自在コラム

⇒ 日常での観察や大学キャンパスでの見聞、環境や時事問題、メディアとネットの考察などを紹介する宇野文夫のコラム

★能登半島地震 「耐震のDNA」を引き継ぐドラッグストア

2024年02月14日 | ⇒ドキュメント回廊

            きょう14日午前10時32分、能登半島の穴水町で震度4の地震を観測した。そのほかきょう能登で震度1以上が7回あった。

            ◇

   これまで何回か被災地を訪ね不便さを感じたのはコンビニなどの店舗が閉鎖していることだった。コンビニだけでなく、スーパーや飲食店なども被害が大きかった奥能登(輪島市、珠洲市、穴水町、能登町)に入ると静まりかえっていた。道路事情が悪く物資が運べない、電気や水道が使えないという悪条件が重なり、経営者や従業員が被災したこともあるのだろう。震災から7週間目に入り、そうした店舗が徐々に営業を再開している。

   震災後に奥能登に初めて入ったのは1月5日だった。金沢の自宅から能登町に行くまでにじつに6時間かかった。

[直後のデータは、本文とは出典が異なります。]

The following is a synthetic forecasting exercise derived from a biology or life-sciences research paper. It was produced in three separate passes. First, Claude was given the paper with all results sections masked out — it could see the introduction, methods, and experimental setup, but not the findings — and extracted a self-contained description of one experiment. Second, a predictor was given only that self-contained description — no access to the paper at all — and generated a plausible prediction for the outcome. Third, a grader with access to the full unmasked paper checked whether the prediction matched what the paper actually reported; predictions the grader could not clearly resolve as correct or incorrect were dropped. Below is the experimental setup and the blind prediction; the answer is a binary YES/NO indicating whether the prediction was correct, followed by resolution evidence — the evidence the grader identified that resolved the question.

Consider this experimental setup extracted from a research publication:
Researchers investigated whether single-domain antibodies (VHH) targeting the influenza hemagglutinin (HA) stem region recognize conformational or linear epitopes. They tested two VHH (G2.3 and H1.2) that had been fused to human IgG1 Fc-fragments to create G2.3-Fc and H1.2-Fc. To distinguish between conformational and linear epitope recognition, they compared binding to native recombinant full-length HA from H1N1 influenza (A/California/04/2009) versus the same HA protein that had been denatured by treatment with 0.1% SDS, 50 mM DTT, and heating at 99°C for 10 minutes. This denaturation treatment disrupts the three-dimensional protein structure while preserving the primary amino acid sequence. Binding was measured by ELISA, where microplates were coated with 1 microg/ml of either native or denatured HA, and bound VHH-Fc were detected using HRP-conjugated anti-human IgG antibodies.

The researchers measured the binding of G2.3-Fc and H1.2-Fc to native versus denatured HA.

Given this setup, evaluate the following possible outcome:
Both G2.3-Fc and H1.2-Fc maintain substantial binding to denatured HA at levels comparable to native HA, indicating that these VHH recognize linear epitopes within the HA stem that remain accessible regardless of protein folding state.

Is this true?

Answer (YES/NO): NO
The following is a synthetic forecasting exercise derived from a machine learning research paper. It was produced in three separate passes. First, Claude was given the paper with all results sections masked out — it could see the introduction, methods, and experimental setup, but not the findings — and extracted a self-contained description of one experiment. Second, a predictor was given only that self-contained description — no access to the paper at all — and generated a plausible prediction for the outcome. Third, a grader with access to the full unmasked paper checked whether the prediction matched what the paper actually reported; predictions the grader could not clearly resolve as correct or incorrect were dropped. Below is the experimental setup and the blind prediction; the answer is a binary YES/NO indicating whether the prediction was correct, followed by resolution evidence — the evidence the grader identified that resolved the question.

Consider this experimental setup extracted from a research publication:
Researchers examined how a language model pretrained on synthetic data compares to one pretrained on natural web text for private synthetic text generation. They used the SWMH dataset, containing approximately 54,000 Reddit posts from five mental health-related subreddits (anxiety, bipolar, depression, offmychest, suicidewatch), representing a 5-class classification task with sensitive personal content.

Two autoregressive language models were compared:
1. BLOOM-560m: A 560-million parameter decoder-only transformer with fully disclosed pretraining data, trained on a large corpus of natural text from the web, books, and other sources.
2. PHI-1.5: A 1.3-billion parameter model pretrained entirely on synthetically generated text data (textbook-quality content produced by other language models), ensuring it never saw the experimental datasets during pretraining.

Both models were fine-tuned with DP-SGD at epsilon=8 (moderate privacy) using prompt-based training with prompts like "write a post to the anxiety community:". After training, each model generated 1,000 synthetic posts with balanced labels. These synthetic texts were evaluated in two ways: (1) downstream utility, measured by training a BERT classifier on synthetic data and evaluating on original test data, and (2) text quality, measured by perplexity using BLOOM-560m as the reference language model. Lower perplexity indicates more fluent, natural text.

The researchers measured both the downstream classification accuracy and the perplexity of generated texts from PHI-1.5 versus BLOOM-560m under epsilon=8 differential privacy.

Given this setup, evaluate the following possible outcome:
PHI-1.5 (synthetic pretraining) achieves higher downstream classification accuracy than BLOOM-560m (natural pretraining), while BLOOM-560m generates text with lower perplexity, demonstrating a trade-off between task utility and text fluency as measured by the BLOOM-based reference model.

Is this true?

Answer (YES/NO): NO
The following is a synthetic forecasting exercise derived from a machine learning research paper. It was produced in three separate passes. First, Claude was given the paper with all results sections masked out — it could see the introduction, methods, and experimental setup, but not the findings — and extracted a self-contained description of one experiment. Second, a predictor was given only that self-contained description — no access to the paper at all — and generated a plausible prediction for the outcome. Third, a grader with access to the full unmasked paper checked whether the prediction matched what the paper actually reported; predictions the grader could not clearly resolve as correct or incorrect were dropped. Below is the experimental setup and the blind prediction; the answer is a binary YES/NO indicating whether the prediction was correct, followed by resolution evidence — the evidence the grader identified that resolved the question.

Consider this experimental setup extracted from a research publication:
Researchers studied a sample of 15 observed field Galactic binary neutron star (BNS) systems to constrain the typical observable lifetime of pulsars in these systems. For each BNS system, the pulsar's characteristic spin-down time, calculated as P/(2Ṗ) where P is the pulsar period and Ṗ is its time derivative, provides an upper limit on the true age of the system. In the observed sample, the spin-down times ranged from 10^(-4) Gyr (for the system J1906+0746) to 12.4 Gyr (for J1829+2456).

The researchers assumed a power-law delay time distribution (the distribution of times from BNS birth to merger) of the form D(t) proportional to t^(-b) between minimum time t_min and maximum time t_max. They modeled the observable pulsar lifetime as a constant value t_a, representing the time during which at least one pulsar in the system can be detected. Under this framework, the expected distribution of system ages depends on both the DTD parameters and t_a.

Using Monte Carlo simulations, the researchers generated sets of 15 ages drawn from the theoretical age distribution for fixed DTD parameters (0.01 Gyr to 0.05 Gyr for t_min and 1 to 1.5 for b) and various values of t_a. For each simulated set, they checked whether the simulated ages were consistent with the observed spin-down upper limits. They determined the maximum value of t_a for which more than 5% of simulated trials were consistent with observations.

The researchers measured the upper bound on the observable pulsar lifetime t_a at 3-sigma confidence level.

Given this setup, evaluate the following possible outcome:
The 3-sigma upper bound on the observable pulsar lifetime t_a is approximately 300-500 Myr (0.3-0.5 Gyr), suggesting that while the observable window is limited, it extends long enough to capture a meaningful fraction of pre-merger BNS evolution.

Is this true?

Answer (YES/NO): NO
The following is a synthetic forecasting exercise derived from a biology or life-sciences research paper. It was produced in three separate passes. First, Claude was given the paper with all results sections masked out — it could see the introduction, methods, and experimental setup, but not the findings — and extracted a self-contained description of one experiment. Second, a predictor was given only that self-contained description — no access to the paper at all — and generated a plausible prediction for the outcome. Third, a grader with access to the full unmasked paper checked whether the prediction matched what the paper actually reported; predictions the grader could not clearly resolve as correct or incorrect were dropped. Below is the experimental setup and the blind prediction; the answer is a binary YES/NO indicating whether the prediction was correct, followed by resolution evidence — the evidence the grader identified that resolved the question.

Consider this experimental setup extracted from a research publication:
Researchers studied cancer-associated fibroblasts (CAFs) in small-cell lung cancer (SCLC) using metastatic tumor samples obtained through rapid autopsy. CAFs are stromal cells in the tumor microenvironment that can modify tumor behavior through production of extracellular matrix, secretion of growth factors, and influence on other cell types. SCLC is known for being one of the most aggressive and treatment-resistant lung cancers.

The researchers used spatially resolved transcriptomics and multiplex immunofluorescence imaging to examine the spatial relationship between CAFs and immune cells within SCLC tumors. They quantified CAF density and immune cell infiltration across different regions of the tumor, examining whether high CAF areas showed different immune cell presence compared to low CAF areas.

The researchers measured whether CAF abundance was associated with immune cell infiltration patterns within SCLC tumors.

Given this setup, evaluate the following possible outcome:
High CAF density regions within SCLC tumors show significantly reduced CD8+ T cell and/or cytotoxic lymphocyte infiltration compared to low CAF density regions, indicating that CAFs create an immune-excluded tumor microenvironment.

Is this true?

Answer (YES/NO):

道路があちらこちらで崩れていて慎重に運転しないと道路の割れ目にタイヤを落とし込んでしまうことになる=写真・上=。また、救急車など緊急車両が頻繁に往復していてそのつど道路の左側に寄って道を譲る。この日、能登への往復だけで13時間かかった。帰りは夜になり暗闇に。穴水町に入ると1カ所だけ照明がついている店舗を見てホッとして店内に入った。ドラッグストア「ゲンキー」。入り口には販売用のペットボトルの水が積み上げてあった。震災翌日の2日から営業を再開しているとのこと。ただ、余震もあり棚の商品などが床に落ちて、店員が懸命に床を掃除していた=写真・下=。

   店長らしき人に片付けと営業を同時にやるのも大変ですねと声かけすると、「店をはやく開けることが地域の安心につながるということで、きょうは本社から片付けの手伝いに来てくれています」とのことだった。奥能登の2市2町には6店舗あり、営業を再開しているとのことだった。

   この言葉を聴いて、「共感」というものを感じた。ゲンキーの本社は福井県坂井市にある。同県あわら市で震度5強、坂井市は震度5弱の揺れに見舞われている。同社公式サイトのプレスリリース(1月2日付)をチェックすると、元日は休業だったが、従業員は全員無事だったことが確認されたので、翌日の2日から被災した店舗を含む全店で営業を開始した、とある。

   停電と断水、道路事情などにもかかわらず、なぜゲンキーが「店をはやく開けることが地域の安心につながる」と地震翌日から奥能登の店舗を含めて全店舗で営業を再開したのか。何か執念のようなもの感じる。以下、憶測だ。福井県は1948(昭和23)年6月28日に起きた震度7の地震で3700人余りの犠牲者を出している。戦時中の空襲による戦災、そして戦後の震災と続き、そこから復興した。県民の精神性には地震に負けないという「耐震のDNA」が受け継がれているのではないだろうか。元旦の地震以降の素早い行動からそんなことを感じた。